Ben Carson: Racially ignorant media don't know most minorities now live in suburbs
"They don't know the facts," HUD Secretary Ben Carson told Just the News in a video interview at the White House. "They don't know that 52% of African-Americans live in the suburbs, that 60% of Hispanics live in the suburbs, 62% of Asian-Americans live in the suburbs."
Housing and Urban Development (HUD) Secretary Ben Carson is frustrated by what he calls false reporting about a Trump administration policy decision on housing zoning, saying media coverage relied on racial stereotypes that ignore that most minorities live in suburbs.
Last month, the Trump administration reversed an Obama-Biden-era regulation that would have allowed HUD to abolish single-family zoning and require the construction of high-density apartment buildings (what the administration called "stack and pack" housing) in residential neighborhoods. The Trump administration pushed back on the Obama-Biden plan, saying it would erode the quality of life in suburban America. The move was widely attacked in the national media as racist.
"I've grown to expect little in the way of analysis or truth from most of the media," Dr. Carson told Just the News in a video interview at the White House. "So many of them said that our policy is racist, and we're trying to keep suburbs white and silly stuff like that. You know, they don't know the facts. They don't know that 52% of African-Americans live in the suburbs, that 60% of Hispanics live in the suburbs, 62% of Asian-Americans live in the suburbs."
Matt Schuck, HUD's director of strategic communications, told Just the News that the department examined the top 100 metropolitan areas by population size and found that 52% of African-Americans live in the suburbs, 60% of Hispanics, and 62% of Asian-Americans.
Research from other organizations has found similar trends. In a 2016 article in The Atlantic, for example, Alana Semuels cited this research from Brookings Institution fellow Elizabeth Kneebone: "Today, the majority — 52 percent — of African Americans in the nation's top 100 metro areas live in the suburbs of those regions ... In 2000, the majority — 55 percent — of African Americans in the 100 largest metro areas lived in the big cities that anchor those regions."
The Pew Research Center reported in 2018 that "Urban and suburban counties are becoming more racially and ethnically diverse at a much faster pace than rural counties," noting that since 2000, "the white population did not grow as sharply as other groups did, leading to a decline in the white share of the total U.S. and suburban populations."
Carson and President Trump defended their policy change in a Wall Street Journal op-ed, writing: "Americans of all walks of life have voted with their feet and put down roots in the suburbs.
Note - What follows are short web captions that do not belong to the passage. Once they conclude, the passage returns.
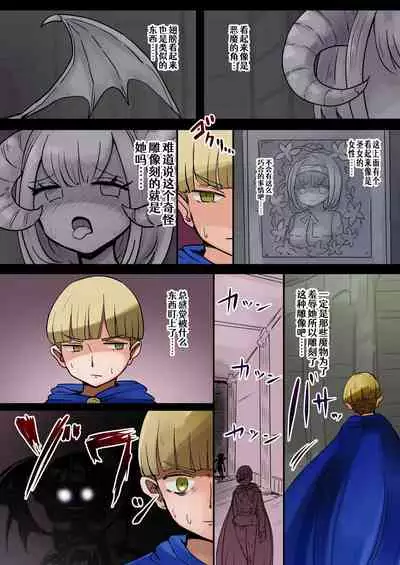 The Hero Who Was Attacked By a Gargoyle and then Turned Into One!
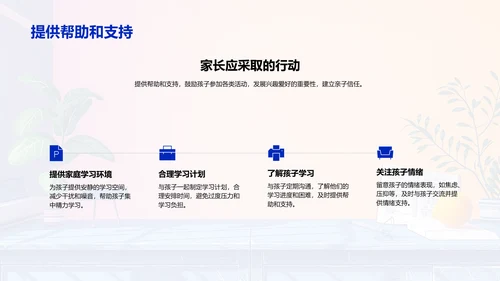 高中生压力应对PPT模板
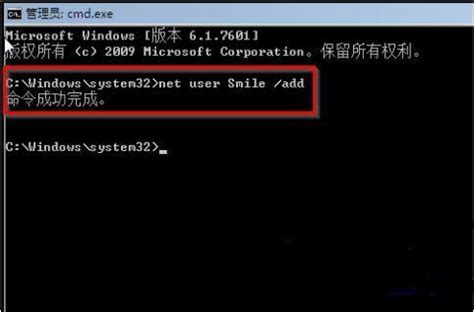 Win7系统，如何强行删除开机密码?windows7删除开机密码操作方法 - 知乎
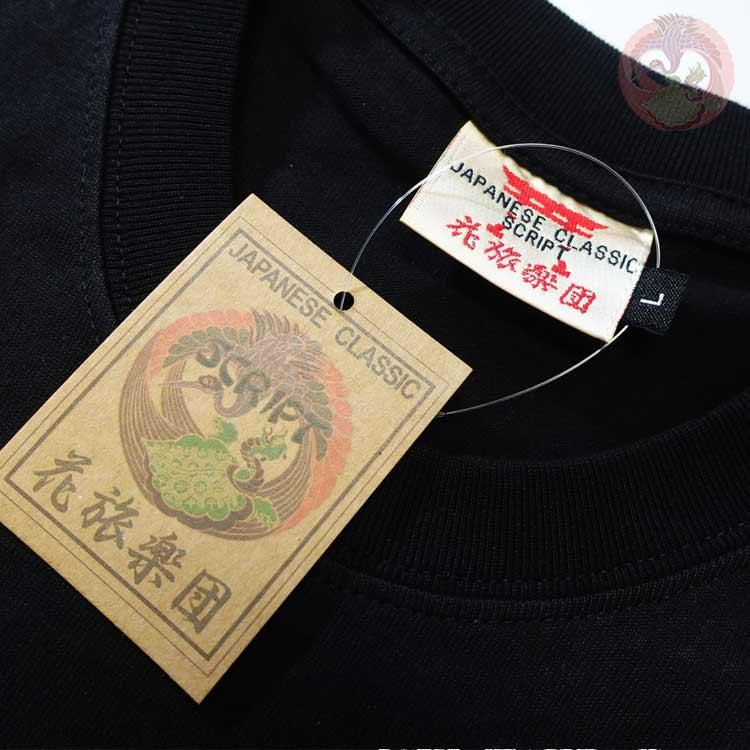 和柄T 花旅楽団 はなたびがくだん スクリプト 花火と舞妓 刺繍半袖Tシャツ ST-606 |  | 15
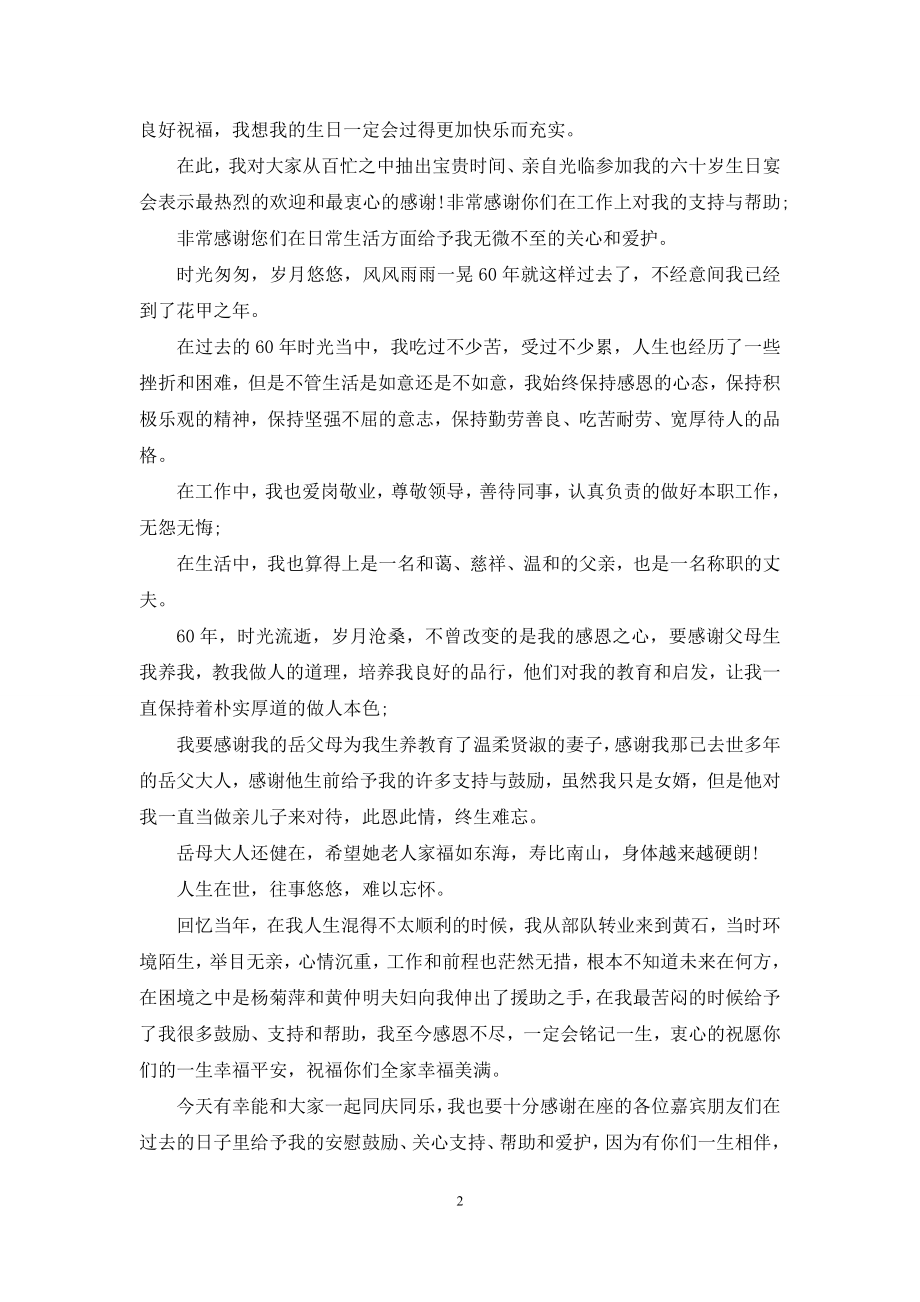 关于的生日答谢词锦集7篇.docx_第2页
Across income segments and demographic groups, households have higher rates of homeownership in the suburbs than in urban centers. Decades of liberal governance have tragically made many urban cities unaffordable and others unlivable, unable to provide for their citizens' basic needs in housing, public safety and education."
As renowned urbanist Richard Florida put it in a 2019 Bloomberg article: "Today's suburbs no longer look much like the lily-white places portrayed on 1950s and 1960s sitcoms."
Florida, a distinguished visiting fellow at New York University's Schack Institute of Real Estate, explained the changing complexion of the suburbs this way:
... There are two parts to this African-American suburbanization. On the one hand, it is the result of low-income African Americans being pushed out of gentrifying parts of cities. And on the other, it involves the black middle class choosing to move to more upscale suburbs. Taken together, they add up to considerable shift.
But it is not just African Americans who are headed to the suburbs: other minority groups are, too. Demographer William Frey of the Brookings Institution has documented the dramatic growth of "melting pot suburbs," where minorities constitute 35 percent or more of the population. ... Whites comprised less than ten percent of growth of the suburban population in America's 100 largest metros between the years 2000 and 2010.
Carson told Just the News the policy change on suburban zoning was driven by a belief in the principle of federalism — decentralizing authority to empower state and local governments, who understand local issues better than Washington and are more more accountable to local voters, who have the most at stake in solving local problems.
"What we're saying is the suburbs — and the people who are responsible at the local level — can run it anywhere they want, they can build whatever they want, but let them do it, not the federal government," Carson explained. "Because we want people doing things who are responsible to the voters and therefore will work in a way that makes sense in their various localities."